→ Task directions
Reproduce each of the following records verbatim, preserving every line in its original order.

→ Source data
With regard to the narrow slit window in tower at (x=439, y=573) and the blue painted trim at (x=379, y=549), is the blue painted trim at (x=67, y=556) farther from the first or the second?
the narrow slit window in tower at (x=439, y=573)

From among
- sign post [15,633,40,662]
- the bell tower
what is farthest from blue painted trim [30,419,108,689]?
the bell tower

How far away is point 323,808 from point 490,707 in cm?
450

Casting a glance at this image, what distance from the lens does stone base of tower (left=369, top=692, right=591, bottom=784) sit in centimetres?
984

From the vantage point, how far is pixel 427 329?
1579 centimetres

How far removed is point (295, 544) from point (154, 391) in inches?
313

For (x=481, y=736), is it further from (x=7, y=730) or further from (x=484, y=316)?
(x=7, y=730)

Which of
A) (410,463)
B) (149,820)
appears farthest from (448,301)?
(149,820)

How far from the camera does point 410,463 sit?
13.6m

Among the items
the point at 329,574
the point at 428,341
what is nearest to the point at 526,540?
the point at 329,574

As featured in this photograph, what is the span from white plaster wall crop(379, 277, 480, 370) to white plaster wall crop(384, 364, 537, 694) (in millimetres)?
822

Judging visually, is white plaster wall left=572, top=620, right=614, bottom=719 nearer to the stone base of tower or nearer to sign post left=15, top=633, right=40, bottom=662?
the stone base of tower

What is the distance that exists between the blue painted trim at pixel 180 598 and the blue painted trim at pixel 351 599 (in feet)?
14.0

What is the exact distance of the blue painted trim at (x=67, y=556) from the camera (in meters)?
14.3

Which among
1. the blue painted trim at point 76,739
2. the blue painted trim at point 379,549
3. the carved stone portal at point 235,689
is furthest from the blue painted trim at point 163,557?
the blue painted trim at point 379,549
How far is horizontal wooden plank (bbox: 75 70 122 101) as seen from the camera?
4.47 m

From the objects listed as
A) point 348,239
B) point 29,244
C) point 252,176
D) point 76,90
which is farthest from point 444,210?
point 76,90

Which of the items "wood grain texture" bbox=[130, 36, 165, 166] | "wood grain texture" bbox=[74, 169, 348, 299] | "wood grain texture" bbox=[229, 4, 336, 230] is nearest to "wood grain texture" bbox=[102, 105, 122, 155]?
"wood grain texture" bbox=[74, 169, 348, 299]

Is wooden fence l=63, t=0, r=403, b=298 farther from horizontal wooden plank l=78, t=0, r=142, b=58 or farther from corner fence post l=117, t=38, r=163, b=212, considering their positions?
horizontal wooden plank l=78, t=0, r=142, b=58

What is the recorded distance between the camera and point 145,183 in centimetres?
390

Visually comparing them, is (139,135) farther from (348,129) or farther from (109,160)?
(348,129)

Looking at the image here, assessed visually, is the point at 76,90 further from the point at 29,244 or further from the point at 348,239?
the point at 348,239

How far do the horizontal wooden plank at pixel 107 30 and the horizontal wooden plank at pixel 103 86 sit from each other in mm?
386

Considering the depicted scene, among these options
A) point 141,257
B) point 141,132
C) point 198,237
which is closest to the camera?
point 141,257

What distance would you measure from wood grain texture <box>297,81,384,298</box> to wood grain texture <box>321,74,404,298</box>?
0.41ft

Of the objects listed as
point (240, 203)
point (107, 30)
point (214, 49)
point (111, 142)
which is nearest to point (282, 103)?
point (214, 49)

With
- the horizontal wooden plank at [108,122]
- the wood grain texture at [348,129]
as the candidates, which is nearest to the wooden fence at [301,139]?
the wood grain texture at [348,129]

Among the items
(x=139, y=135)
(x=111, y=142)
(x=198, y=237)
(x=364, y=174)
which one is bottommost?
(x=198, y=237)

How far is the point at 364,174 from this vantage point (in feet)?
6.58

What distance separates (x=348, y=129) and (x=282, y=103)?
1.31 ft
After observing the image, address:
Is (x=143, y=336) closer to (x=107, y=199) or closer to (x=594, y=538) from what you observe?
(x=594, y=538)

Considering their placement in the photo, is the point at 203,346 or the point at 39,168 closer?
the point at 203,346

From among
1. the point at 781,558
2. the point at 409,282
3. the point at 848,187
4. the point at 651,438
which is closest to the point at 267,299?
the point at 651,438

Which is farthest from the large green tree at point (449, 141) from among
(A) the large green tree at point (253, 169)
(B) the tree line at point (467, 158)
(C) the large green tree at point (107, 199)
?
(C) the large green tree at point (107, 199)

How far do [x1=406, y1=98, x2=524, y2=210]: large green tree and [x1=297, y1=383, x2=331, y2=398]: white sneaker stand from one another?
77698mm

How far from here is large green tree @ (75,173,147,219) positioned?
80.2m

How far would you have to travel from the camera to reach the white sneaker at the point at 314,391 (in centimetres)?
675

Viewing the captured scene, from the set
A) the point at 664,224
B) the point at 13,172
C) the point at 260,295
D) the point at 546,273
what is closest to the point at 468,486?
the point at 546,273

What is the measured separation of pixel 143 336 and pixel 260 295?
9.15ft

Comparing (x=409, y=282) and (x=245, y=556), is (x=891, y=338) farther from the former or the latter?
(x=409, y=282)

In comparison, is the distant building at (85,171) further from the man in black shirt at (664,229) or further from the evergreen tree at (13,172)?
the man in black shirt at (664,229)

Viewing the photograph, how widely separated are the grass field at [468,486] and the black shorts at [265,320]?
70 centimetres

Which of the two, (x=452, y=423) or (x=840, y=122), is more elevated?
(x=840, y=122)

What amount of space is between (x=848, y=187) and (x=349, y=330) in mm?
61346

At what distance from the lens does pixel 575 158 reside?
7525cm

→ Exercise output
With regard to the narrow slit window in tower at (x=439, y=573) and the blue painted trim at (x=379, y=549), is the blue painted trim at (x=67, y=556) farther from the first or the second?
the narrow slit window in tower at (x=439, y=573)

From among
- sign post [15,633,40,662]
- the bell tower
what is farthest from blue painted trim [30,419,108,689]?
the bell tower

How far away is point 323,808 from point 490,707 in cm?
450

Casting a glance at this image, what distance from the lens does stone base of tower (left=369, top=692, right=591, bottom=784) sit in centimetres?
984

From the vantage point, how far is pixel 427 329?
1579 centimetres

How far removed is point (295, 544) from point (154, 391) in inches?
313

For (x=481, y=736), is it further from (x=7, y=730) or further from (x=484, y=316)?
(x=7, y=730)

Which of
A) (410,463)
B) (149,820)
appears farthest from (448,301)?
(149,820)

How far from the camera does point 410,463 sit?
13.6m

Among the items
the point at 329,574
the point at 428,341
what is nearest to the point at 526,540?
the point at 329,574

As featured in this photograph, what is the span from white plaster wall crop(379, 277, 480, 370) to white plaster wall crop(384, 364, 537, 694) (in millimetres)?
822

Judging visually, is white plaster wall left=572, top=620, right=614, bottom=719 nearer to the stone base of tower or nearer to sign post left=15, top=633, right=40, bottom=662?
the stone base of tower

What is the distance that exists between the blue painted trim at pixel 180 598 and the blue painted trim at pixel 351 599 (in feet)?
14.0

What is the exact distance of the blue painted trim at (x=67, y=556) from the camera (in meters)?
14.3

Which among
1. the blue painted trim at point 76,739
2. the blue painted trim at point 379,549
3. the carved stone portal at point 235,689
is furthest from the blue painted trim at point 163,557?
the blue painted trim at point 379,549
How far is horizontal wooden plank (bbox: 75 70 122 101) as seen from the camera?
4.47 m

From the objects listed as
A) point 348,239
B) point 29,244
C) point 252,176
D) point 76,90
which is farthest from point 444,210?
point 76,90

Which of the items "wood grain texture" bbox=[130, 36, 165, 166] | "wood grain texture" bbox=[74, 169, 348, 299] | "wood grain texture" bbox=[229, 4, 336, 230] is nearest to "wood grain texture" bbox=[102, 105, 122, 155]?
"wood grain texture" bbox=[74, 169, 348, 299]

Is wooden fence l=63, t=0, r=403, b=298 farther from horizontal wooden plank l=78, t=0, r=142, b=58 or farther from corner fence post l=117, t=38, r=163, b=212, considering their positions?
horizontal wooden plank l=78, t=0, r=142, b=58

What is the recorded distance between the camera and point 145,183 in centimetres?
390

Visually comparing them, is (139,135) farther from (348,129) or farther from (109,160)?
(348,129)

Looking at the image here, assessed visually, is the point at 76,90 further from the point at 29,244 or further from the point at 348,239?
the point at 348,239

How far do the horizontal wooden plank at pixel 107 30 and the horizontal wooden plank at pixel 103 86 sit from each other in mm?
386

Considering the depicted scene, among these options
A) point 141,257
B) point 141,132
C) point 198,237
which is closest to the camera?
point 141,257

What distance would you measure from wood grain texture <box>297,81,384,298</box> to wood grain texture <box>321,74,404,298</box>?
0.41ft

Of the objects listed as
point (240, 203)
point (107, 30)
point (214, 49)
point (111, 142)
which is nearest to point (282, 103)?
point (214, 49)

With
- the horizontal wooden plank at [108,122]
- the wood grain texture at [348,129]
as the candidates, which is nearest to the wooden fence at [301,139]?
the wood grain texture at [348,129]

Among the items
(x=139, y=135)
(x=111, y=142)
(x=198, y=237)
(x=364, y=174)
which one is bottommost?
(x=198, y=237)

How far is the point at 364,174 from this vantage point (in feet)?
6.58

What distance separates (x=348, y=129) and (x=282, y=103)?
1.31 ft
After observing the image, address:
Is (x=143, y=336) closer to (x=107, y=199) or closer to (x=594, y=538) from what you observe?
(x=594, y=538)

Considering their placement in the photo, is the point at 203,346 or the point at 39,168 closer?
the point at 203,346

From among
1. the point at 781,558
2. the point at 409,282
3. the point at 848,187
4. the point at 651,438
which is closest to the point at 267,299?
the point at 651,438

Which is farthest from the large green tree at point (449, 141) from among
(A) the large green tree at point (253, 169)
(B) the tree line at point (467, 158)
(C) the large green tree at point (107, 199)
?
(C) the large green tree at point (107, 199)

How far do [x1=406, y1=98, x2=524, y2=210]: large green tree and [x1=297, y1=383, x2=331, y2=398]: white sneaker stand from one another?
77698mm

How far from here is large green tree @ (75,173,147,219) positioned?
80.2m

How far would you have to travel from the camera to reach the white sneaker at the point at 314,391 (in centimetres)?
675

Viewing the captured scene, from the set
A) the point at 664,224
B) the point at 13,172
C) the point at 260,295
D) the point at 546,273
what is closest to the point at 468,486?
the point at 546,273

What is the measured separation of pixel 143 336 and pixel 260 295?
9.15ft

Comparing (x=409, y=282) and (x=245, y=556), is (x=891, y=338) farther from the former or the latter?
(x=409, y=282)

In comparison, is the distant building at (85,171) further from the man in black shirt at (664,229) or further from the evergreen tree at (13,172)?
the man in black shirt at (664,229)

Viewing the photograph, how widely separated are the grass field at [468,486] and the black shorts at [265,320]?
70 centimetres

Which of the two, (x=452, y=423) or (x=840, y=122), is more elevated?
(x=840, y=122)

What amount of space is between (x=848, y=187) and (x=349, y=330) in mm?
61346

At what distance from the lens does pixel 575 158 reside?
7525cm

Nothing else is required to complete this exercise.